## 任务要求
1 > 按节选的说法,自定义数据源要实现SourceFunction<T>接口里的哪两个方法?
2 > 返回记录里所有带有“instances”这个词的行,一行都别漏。

## 原文节选
3 . 在生产者控制台窗口发送信息如下:
在这里插入图片描述

  1. flink接收信息如下:
    在这里插入图片描述

2.5 从其他自定义数据源获取

source支持自定义数据源输入,可通过实现SourceFunction<T>接口中的run()cancel()方法来自定义数据源,这里以生成随机数数据流为例,简单实现一个自定义数据源.

  1. 自定义数据源, 实现如下:
package spendreport;
import org.apache.flink.streaming.api.functions.source.SourceFunction;
import java.util.Random;

/**
 * Created by HE31 on 2020 /12/6 17:12
 */
public class CustomSource implements SourceFunction<Integer> {
    private  boolean isRun = true;
    @Override
    public void run(SourceContext<Integer> sourceContext) throws Exception {
        while (isRun){
            sourceContext.collect(new Random().nextInt(10));
            Thread.sleep(100);
        }
    }

    // 取消方法
    @Override
    public void cancel() {
        isRun = false;
    }
}

  1. addSource()传入自定义数据源:
 CustomSource source = new CustomSource();
        //source.cancel();
        DataStreamSource<Integer> customSource = executionEnvironment.addSource(source);
        customSource.print("customSourceStream");
  1. 输出如下:
    在这里插入图片描述

3. transform 转换算子

转换算子主要对输入的数据流做处理,是四大模块中最关键的模块,其算子主要有:

  1. map
  2. flatMap
  3. filter
  4. keyBy
  5. 滚动聚合算子
    • sum()

## 提取的记录
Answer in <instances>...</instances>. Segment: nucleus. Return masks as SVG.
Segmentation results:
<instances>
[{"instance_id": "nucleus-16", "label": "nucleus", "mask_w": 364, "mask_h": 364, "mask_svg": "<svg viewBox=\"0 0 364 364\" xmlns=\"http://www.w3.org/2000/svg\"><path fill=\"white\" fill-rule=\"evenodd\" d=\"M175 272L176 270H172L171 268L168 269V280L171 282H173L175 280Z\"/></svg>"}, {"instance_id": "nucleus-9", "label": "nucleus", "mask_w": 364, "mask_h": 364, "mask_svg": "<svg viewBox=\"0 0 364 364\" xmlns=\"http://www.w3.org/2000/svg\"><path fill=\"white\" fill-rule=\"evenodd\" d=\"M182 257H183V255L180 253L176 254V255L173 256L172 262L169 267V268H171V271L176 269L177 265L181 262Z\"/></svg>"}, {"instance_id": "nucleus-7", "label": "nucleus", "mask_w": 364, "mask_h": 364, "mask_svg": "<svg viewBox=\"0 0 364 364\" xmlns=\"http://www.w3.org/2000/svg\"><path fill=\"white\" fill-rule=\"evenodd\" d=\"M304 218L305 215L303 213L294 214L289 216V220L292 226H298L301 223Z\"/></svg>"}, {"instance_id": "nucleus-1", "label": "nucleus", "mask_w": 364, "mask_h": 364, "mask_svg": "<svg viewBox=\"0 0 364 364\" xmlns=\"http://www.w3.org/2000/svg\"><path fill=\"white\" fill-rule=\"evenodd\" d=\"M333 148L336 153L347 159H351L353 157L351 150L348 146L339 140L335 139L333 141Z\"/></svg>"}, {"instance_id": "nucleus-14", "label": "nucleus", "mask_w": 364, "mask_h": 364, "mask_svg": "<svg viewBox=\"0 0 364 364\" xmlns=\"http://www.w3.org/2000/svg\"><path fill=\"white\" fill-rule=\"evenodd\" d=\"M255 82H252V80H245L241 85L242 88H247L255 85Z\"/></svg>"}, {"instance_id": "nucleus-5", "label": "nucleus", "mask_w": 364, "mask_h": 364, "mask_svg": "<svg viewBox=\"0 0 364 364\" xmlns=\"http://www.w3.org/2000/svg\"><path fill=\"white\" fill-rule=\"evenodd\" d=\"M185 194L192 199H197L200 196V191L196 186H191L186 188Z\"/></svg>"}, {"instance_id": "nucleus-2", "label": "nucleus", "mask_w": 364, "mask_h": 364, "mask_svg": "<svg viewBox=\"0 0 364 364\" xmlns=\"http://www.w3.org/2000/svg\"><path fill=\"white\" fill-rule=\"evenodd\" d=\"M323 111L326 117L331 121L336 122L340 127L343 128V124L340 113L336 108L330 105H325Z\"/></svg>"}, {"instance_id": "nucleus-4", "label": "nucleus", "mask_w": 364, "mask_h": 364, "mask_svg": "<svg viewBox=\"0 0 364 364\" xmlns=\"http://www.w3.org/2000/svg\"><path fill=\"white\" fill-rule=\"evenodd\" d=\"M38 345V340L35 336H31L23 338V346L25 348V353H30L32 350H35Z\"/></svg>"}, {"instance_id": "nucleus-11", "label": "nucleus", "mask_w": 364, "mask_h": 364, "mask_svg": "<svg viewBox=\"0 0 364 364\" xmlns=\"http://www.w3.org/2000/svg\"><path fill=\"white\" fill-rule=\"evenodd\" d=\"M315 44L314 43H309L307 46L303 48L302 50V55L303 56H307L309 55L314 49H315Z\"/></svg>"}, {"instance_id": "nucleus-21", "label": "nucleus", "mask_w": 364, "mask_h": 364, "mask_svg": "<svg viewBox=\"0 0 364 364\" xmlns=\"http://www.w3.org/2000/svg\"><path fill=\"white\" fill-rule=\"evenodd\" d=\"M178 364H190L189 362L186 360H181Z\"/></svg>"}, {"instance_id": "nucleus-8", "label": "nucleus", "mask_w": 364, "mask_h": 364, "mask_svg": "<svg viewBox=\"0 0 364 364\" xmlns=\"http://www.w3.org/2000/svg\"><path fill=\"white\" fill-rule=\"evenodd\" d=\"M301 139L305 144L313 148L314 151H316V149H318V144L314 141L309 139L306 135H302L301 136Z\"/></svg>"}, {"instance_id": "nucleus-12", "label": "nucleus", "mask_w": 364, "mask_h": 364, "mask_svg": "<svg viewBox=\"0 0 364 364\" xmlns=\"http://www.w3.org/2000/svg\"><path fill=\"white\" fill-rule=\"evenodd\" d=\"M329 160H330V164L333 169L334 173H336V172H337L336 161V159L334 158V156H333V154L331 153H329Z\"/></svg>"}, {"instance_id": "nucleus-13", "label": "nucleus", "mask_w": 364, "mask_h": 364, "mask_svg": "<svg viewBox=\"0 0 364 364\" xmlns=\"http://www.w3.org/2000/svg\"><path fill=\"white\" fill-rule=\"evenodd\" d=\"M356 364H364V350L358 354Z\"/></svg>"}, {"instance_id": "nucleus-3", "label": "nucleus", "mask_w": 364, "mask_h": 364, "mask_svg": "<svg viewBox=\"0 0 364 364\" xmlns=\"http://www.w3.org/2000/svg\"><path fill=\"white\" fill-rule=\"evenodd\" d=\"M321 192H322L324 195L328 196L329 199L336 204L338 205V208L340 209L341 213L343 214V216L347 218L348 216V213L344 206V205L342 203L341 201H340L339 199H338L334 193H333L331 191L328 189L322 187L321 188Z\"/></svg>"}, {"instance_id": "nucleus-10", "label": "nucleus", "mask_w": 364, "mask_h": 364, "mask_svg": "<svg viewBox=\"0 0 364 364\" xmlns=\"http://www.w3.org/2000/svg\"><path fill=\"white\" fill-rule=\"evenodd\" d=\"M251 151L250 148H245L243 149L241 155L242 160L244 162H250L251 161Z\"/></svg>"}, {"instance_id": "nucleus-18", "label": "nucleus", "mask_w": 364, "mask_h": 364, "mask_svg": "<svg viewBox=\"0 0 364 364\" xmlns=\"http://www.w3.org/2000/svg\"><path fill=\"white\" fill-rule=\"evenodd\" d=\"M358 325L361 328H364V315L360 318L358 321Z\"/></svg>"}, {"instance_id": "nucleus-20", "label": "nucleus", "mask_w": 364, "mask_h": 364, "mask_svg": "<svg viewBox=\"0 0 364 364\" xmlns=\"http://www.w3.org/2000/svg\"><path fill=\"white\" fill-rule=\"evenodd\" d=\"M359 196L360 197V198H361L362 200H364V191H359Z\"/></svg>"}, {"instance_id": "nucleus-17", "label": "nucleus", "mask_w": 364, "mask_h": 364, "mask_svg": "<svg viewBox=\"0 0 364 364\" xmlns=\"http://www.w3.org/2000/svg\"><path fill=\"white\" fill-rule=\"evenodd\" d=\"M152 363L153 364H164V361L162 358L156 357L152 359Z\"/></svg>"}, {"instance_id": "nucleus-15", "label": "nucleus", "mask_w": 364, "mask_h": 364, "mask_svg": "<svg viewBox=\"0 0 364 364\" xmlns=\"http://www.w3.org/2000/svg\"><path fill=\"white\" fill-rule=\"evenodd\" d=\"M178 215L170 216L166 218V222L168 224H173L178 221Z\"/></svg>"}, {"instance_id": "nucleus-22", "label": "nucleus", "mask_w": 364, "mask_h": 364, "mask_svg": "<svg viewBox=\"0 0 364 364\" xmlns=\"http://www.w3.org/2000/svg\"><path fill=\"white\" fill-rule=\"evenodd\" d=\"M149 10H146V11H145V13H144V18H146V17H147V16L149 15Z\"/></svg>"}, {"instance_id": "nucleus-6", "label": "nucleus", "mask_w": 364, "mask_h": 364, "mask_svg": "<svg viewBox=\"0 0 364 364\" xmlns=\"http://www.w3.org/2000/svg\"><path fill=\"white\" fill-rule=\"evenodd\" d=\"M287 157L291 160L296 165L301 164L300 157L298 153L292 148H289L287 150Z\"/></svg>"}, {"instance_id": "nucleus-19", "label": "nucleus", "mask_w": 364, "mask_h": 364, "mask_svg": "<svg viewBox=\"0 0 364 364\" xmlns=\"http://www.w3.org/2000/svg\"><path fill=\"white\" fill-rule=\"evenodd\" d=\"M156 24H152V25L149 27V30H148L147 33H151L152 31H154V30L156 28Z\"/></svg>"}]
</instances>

## 各题答案
1 > run()和cancel()方法。

2 >
Answer in <instances>...</instances>. Segment: nucleus. Return masks as SVG.
<instances>
</instances>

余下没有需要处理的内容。